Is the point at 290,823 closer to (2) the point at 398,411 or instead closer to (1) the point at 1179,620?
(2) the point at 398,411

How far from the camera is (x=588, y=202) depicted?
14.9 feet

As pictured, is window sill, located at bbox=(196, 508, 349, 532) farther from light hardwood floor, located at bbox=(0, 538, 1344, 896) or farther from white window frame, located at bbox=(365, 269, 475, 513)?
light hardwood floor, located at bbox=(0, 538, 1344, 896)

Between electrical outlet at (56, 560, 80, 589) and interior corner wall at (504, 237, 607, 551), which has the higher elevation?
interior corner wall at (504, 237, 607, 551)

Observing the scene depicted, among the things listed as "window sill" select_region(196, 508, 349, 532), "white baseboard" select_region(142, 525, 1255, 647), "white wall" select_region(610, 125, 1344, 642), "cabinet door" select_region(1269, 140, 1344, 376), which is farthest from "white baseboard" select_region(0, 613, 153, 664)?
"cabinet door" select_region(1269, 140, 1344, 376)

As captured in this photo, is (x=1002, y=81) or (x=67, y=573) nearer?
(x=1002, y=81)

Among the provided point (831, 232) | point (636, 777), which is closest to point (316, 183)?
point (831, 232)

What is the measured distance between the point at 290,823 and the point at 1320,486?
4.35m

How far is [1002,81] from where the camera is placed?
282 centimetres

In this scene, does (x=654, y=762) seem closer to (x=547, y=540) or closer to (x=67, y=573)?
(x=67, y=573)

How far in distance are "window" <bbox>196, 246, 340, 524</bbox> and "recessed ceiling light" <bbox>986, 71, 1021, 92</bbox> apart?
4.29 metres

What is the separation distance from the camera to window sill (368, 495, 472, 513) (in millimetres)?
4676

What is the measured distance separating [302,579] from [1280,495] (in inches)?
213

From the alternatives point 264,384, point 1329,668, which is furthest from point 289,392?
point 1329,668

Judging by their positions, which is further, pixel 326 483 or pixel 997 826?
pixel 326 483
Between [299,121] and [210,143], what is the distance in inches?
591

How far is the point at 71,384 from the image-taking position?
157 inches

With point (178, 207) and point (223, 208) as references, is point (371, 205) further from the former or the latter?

# # # #

* **GOAL OF THE EXERCISE**
Write out every entry again exactly, please, with nothing missing.

* **FULL SOLUTION**
Is the point at 290,823 closer to (2) the point at 398,411 or instead closer to (1) the point at 1179,620?
(2) the point at 398,411

How far from the camera is (x=588, y=202) depicted?
14.9 feet

As pictured, is window sill, located at bbox=(196, 508, 349, 532) farther from light hardwood floor, located at bbox=(0, 538, 1344, 896) or farther from white window frame, located at bbox=(365, 269, 475, 513)?
light hardwood floor, located at bbox=(0, 538, 1344, 896)

Between electrical outlet at (56, 560, 80, 589) and interior corner wall at (504, 237, 607, 551), which has the higher elevation?
interior corner wall at (504, 237, 607, 551)

Observing the scene depicted, among the things listed as "window sill" select_region(196, 508, 349, 532), "white baseboard" select_region(142, 525, 1255, 647), "white wall" select_region(610, 125, 1344, 642), "cabinet door" select_region(1269, 140, 1344, 376), which is farthest from "white baseboard" select_region(0, 613, 153, 664)?
"cabinet door" select_region(1269, 140, 1344, 376)

As captured in this photo, is (x=1002, y=81) or (x=67, y=573) nearer?
(x=1002, y=81)

Among the provided point (831, 232) | point (636, 777), which is closest to point (316, 183)?
point (831, 232)

What is the measured distance between the point at 290,823 and the point at 1320,486?
4.35m

How far is [1002,81] from where the camera is placed?
282 centimetres

In this scene, does (x=654, y=762) seem closer to (x=547, y=540) or closer to (x=67, y=573)?
(x=67, y=573)

How far in distance are "window" <bbox>196, 246, 340, 524</bbox> and "recessed ceiling light" <bbox>986, 71, 1021, 92</bbox> apart?
4.29 metres

What is the separation distance from the camera to window sill (368, 495, 472, 513) (in millimetres)?
4676

What is the measured distance separating [302,579] from [1280,495] (in inches)?
213

From the alternatives point 264,384, point 1329,668, which is furthest from point 289,392?
point 1329,668

Judging by their positions, which is further, pixel 326 483 or pixel 997 826?
pixel 326 483
Between [299,121] and [210,143], what is the distance in inches?
591

How far is the point at 71,384 from the image-taking position?
157 inches

With point (178, 207) and point (223, 208) as references, is point (371, 205) further from the former or the latter?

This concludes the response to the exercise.